**WHAT YOU WILL DO:** Starting at the line below that contains "category: stump tailed macaque", print each line through the end of the records exactly as it appears.

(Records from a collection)
┌──

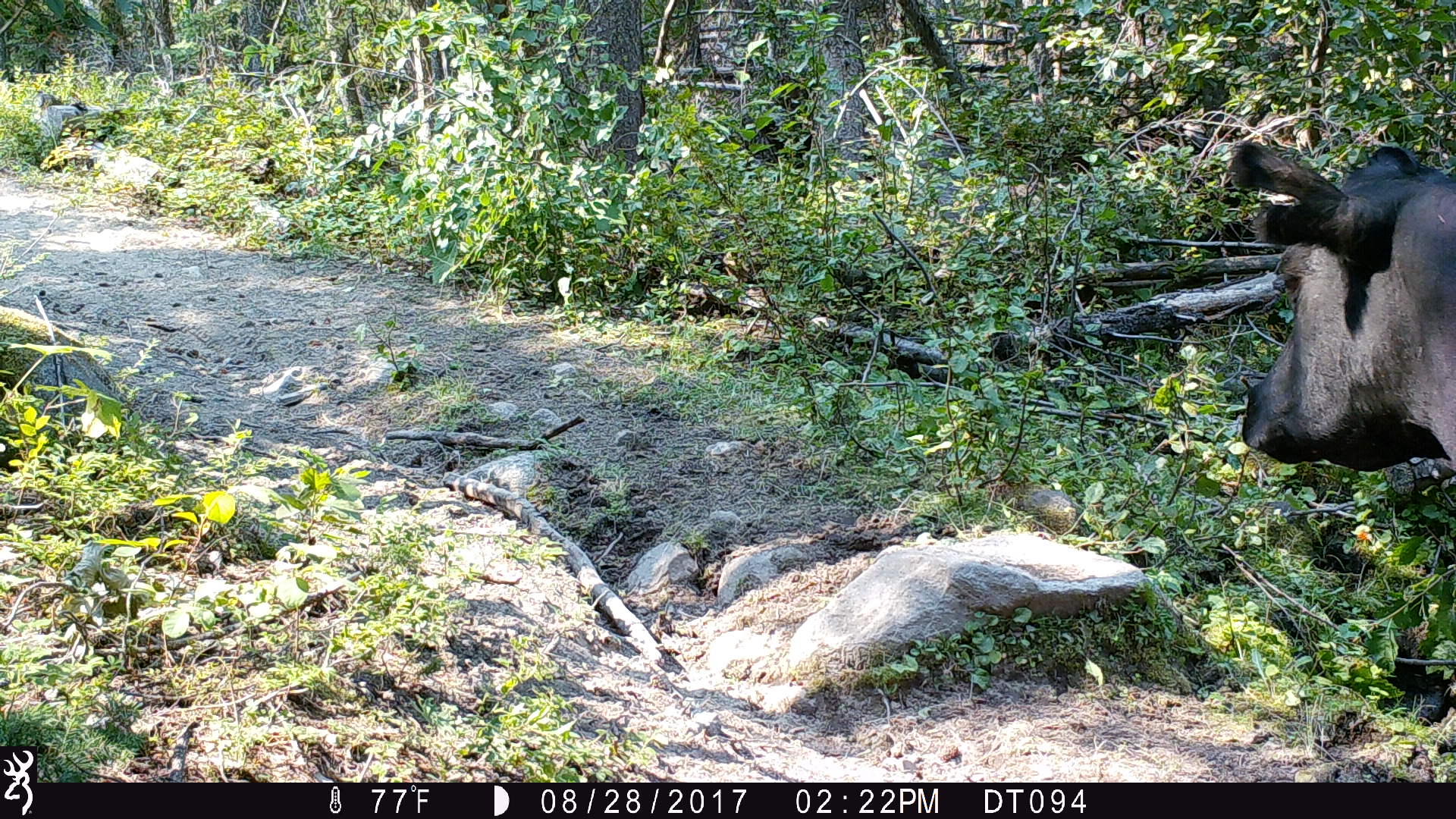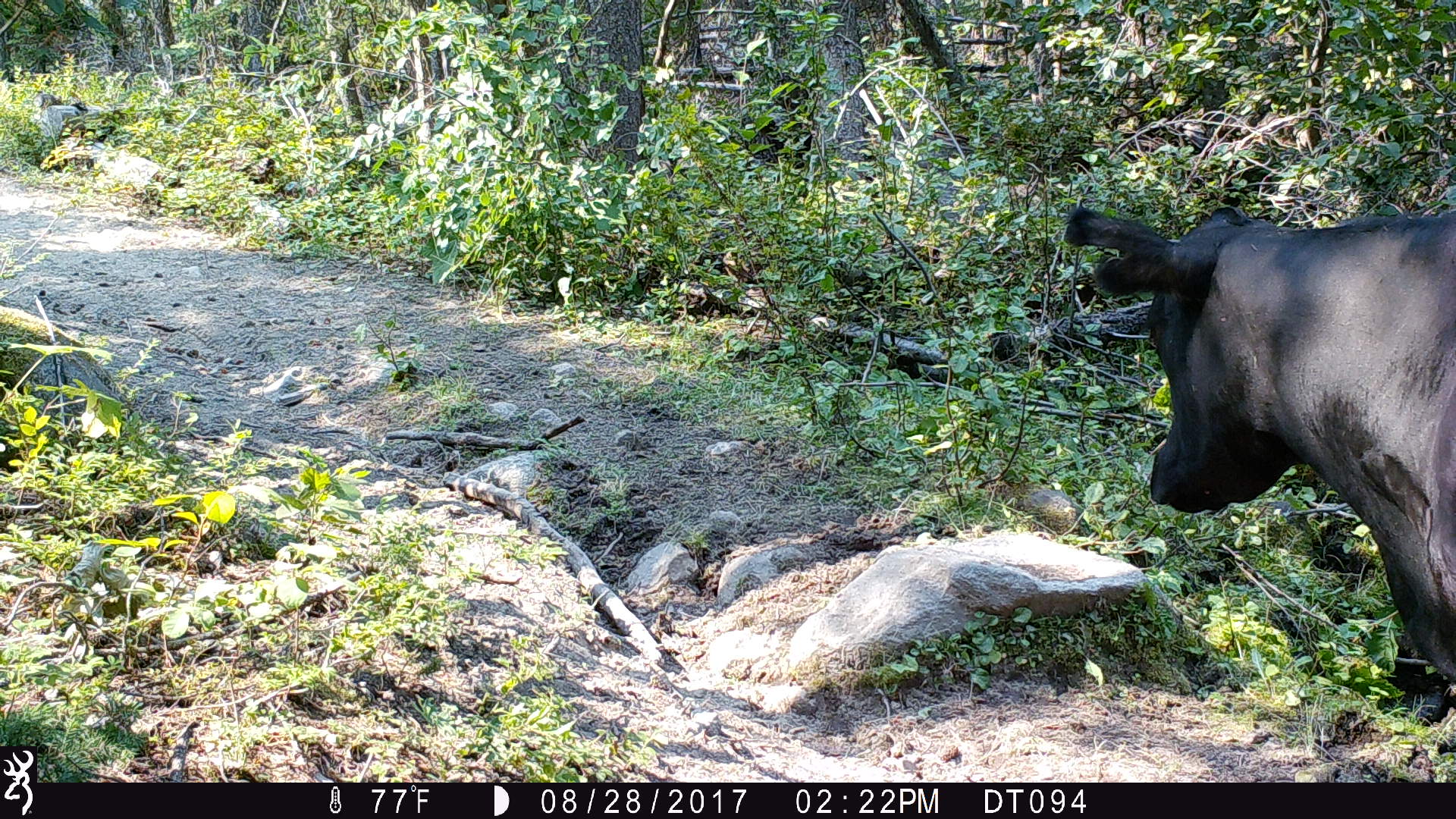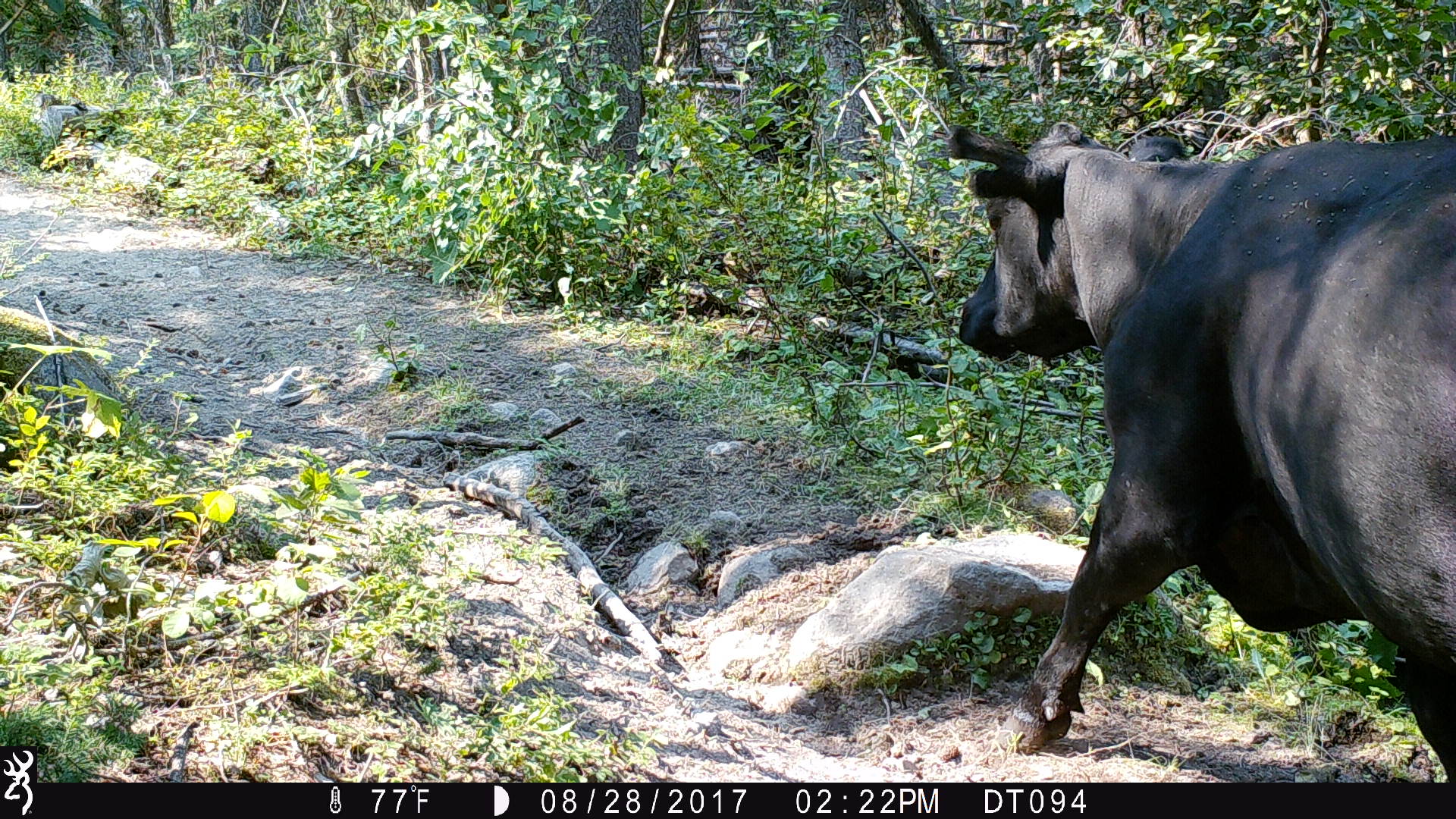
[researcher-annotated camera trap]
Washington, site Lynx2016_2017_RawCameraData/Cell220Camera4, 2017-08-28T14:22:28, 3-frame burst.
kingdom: Animalia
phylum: Chordata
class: Mammalia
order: Artiodactyla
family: Bovidae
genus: Bos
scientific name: Bos taurus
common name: domestic cattle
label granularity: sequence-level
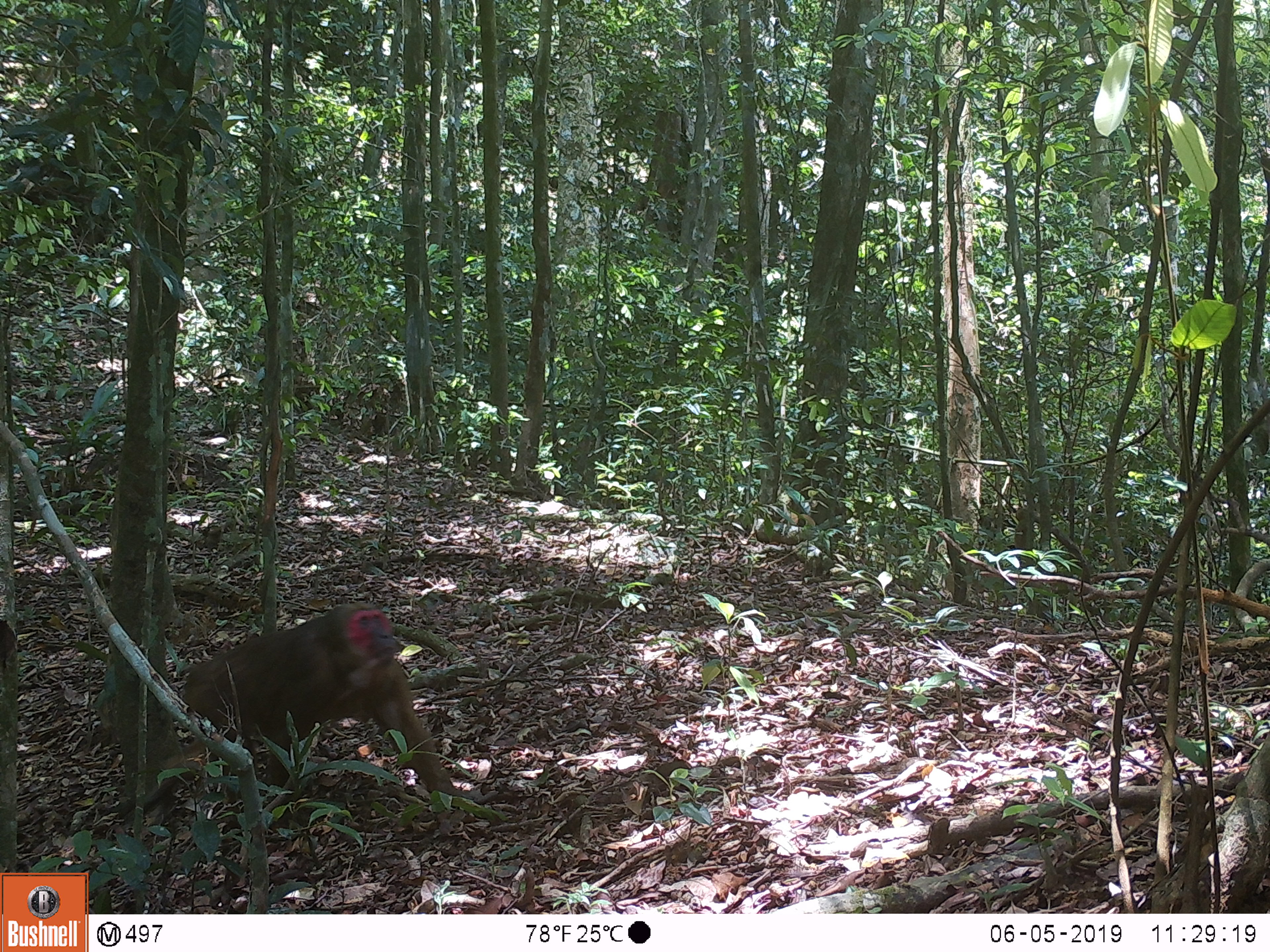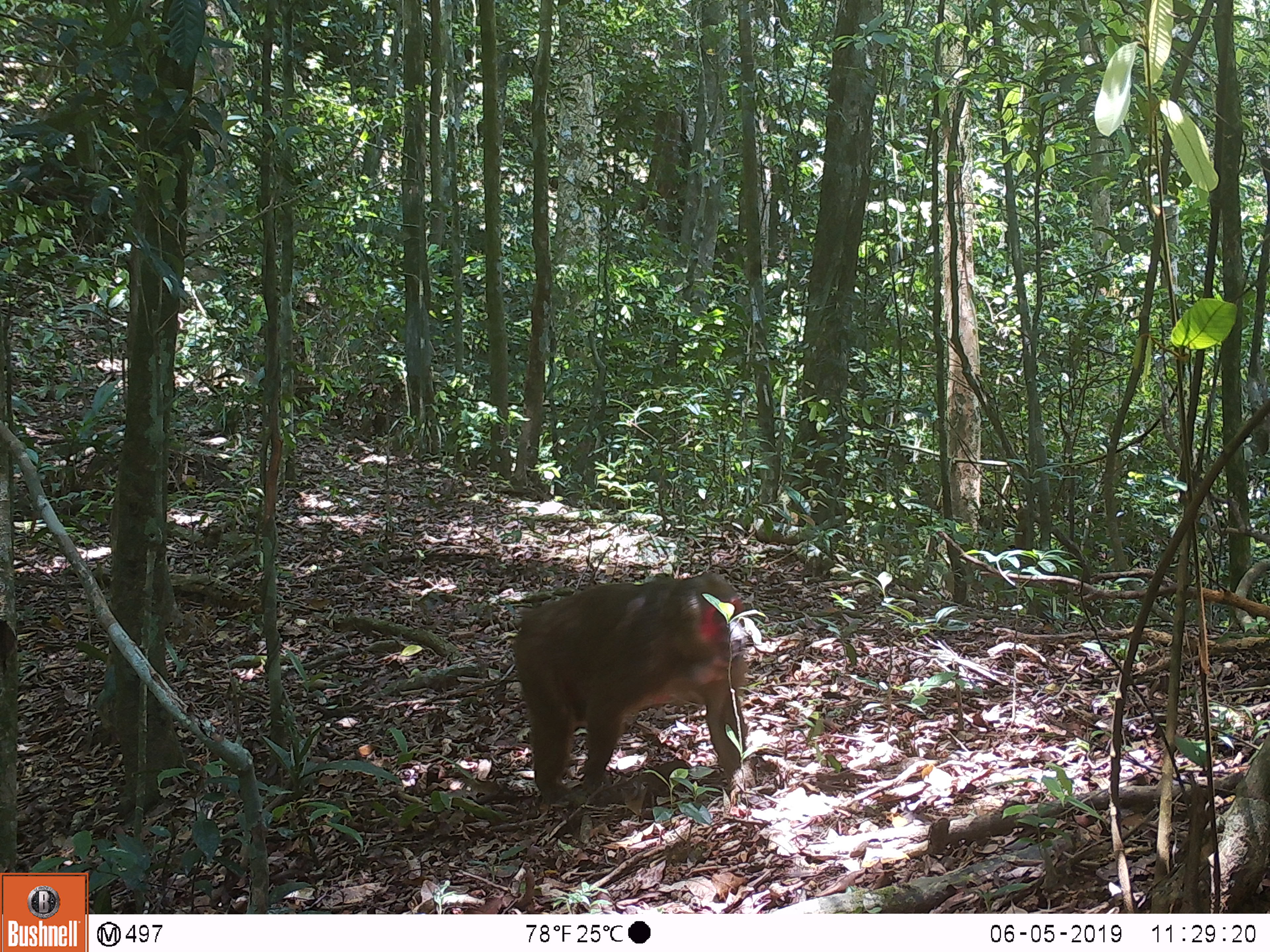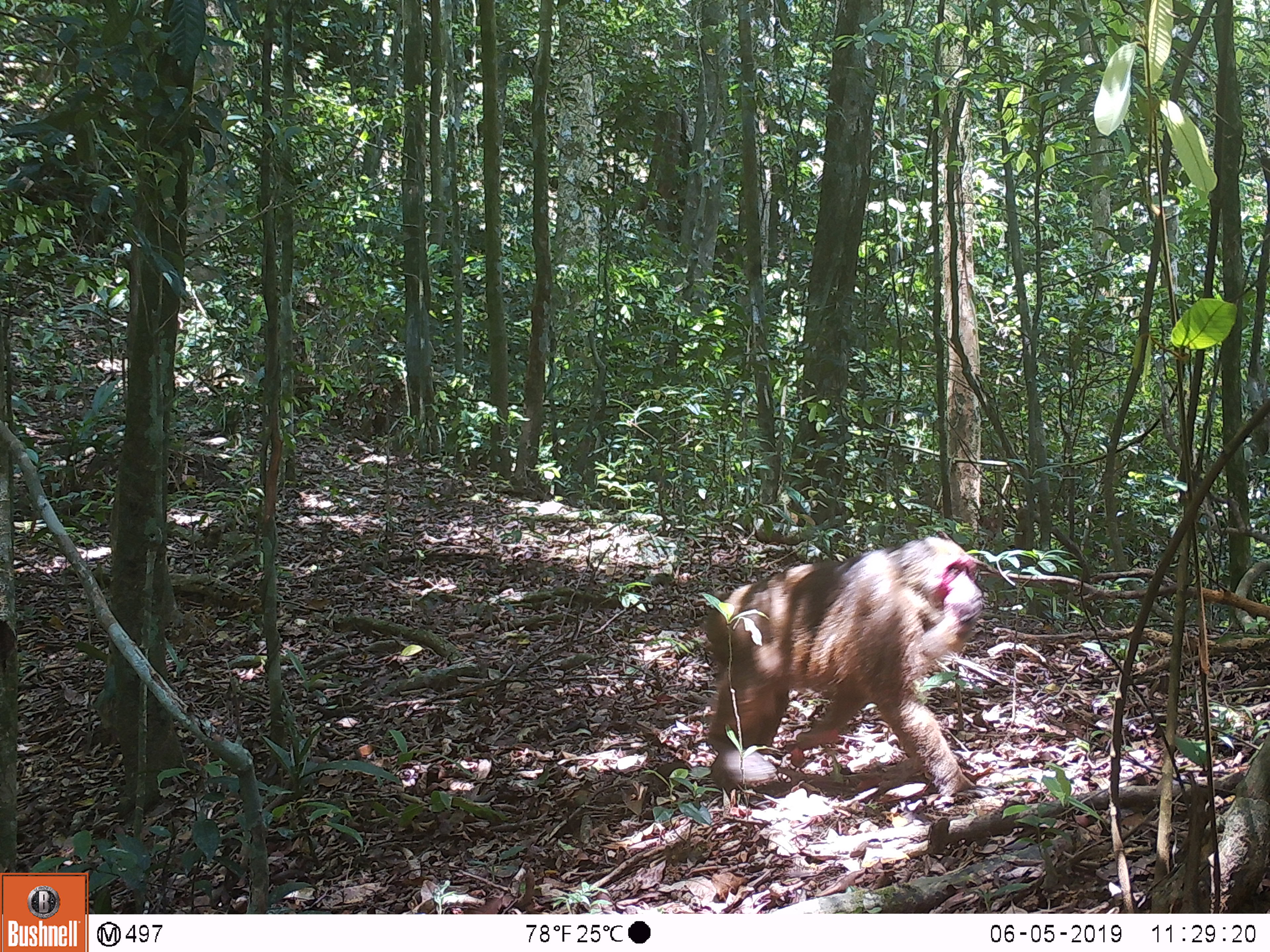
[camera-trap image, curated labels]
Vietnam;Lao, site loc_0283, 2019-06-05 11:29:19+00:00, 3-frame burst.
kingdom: Animalia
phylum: Chordata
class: Mammalia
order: Primates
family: Cercopithecidae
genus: Macaca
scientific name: Macaca arctoides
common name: stump-tailed macaque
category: stump tailed macaque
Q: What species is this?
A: Stump tailed macaque (stump-tailed macaque) (Macaca arctoides).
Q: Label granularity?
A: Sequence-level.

└──

**ANSWER SPACE:**
category: stump tailed macaque
Q: What species is this?
A: Stump tailed macaque (stump-tailed macaque) (Macaca arctoides).
Q: Label granularity?
A: Sequence-level.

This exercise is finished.